The more detail we can get on the inner workings of the brain, the better our chances of understanding and treating it, and scientists have just unveiled a new high-definition recording probe that's thinner than a human hair.

Its developers say the extra accuracy could revolutionise our insight into the brain's wiring, mapping neural networks in ways that haven't been possible before, and showing us how different brain activities relate to different behaviours.

The new silicon probes are called Neuropixels, and according to the international team behind them, they could prove invaluable in figuring out how diseases like Alzheimer's and conditions such as depression take hold of the brain and interfere with its normal function.

"To understand the brain, we need to understand how a lot of neurons spread all over the brain work together," says one of the researchers, Matteo Carandini from University College London in the UK.

"Until recently, it was possible to measure the activity of individual neurons within a specific spot in the brain or to reveal larger, regional patterns of activity – but not to do both at the same time."

neuropixels 2A Neuropixel with attached processing unit. (imec)

These wafer-thin probes measure 10 millimetres (0.39 inches) in length and are just 20 micrometres thick (that's 0.00078 inches).

Despite their small size, they pack in 100 tiny, super-sensitive recording spots per millimetre, enabling them to map the brain in incredible detail as well as automatically getting data ready for computer analysis in real-time, as neural activity happens.

Compare that with the wire electrodes in use today, which only have a few dozen sensors fitted to each one.

"To give a basic analogy, these probes move us from the era of small black and white TV sets, to large, high-resolution flat screen displays," says one of the researchers, Andrew Welchman from the Wellcome Trust in the UK.

"Neuropixel probes will change what we know and even how we think about the brain."

And there's still plenty left to discover about how this most important of organs, fitted with more than 70 billion neurons, actually works – we're learning all the time about the roles of different areas of the brain, how the brain deals with waste and disease, and how it can heal itself.

■ DATA ■

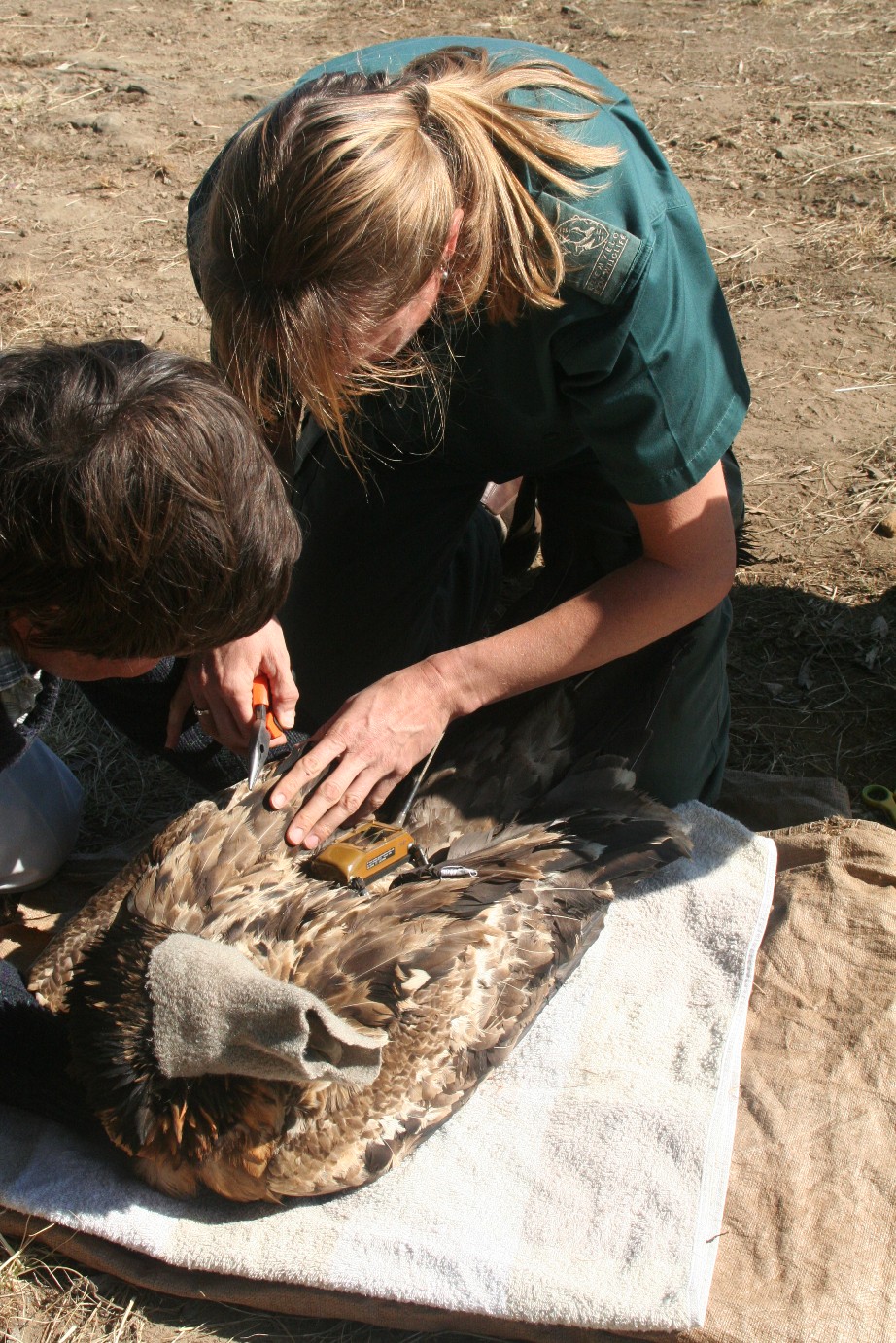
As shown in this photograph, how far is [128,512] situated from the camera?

■ WORK ORDER 1 ■
From the article on the Neuropixels probes, quote word for word the passage starting at "Its developers say" and ending at "London in the UK.".
■ WORK ORDER 2 ■
According to the article on the Neuropixels probes, what lets the probes map the brain in such fine detail despite their small size?

■ YOUR SOLUTION 1 ■
Its developers say the extra accuracy could revolutionise our insight into the brain's wiring, mapping neural networks in ways that haven't been possible before, and showing us how different brain activities relate to different behaviours.

The new silicon probes are called Neuropixels, and according to the international team behind them, they could prove invaluable in figuring out how diseases like Alzheimer's and conditions such as depression take hold of the brain and interfere with its normal function.

"To understand the brain, we need to understand how a lot of neurons spread all over the brain work together," says one of the researchers, Matteo Carandini from University College London in the UK.

■ YOUR SOLUTION 2 ■
Each probe packs in 100 tiny, super-sensitive recording spots per millimeter. By comparison, the wire electrodes in use today have only a few dozen sensors fitted to each one.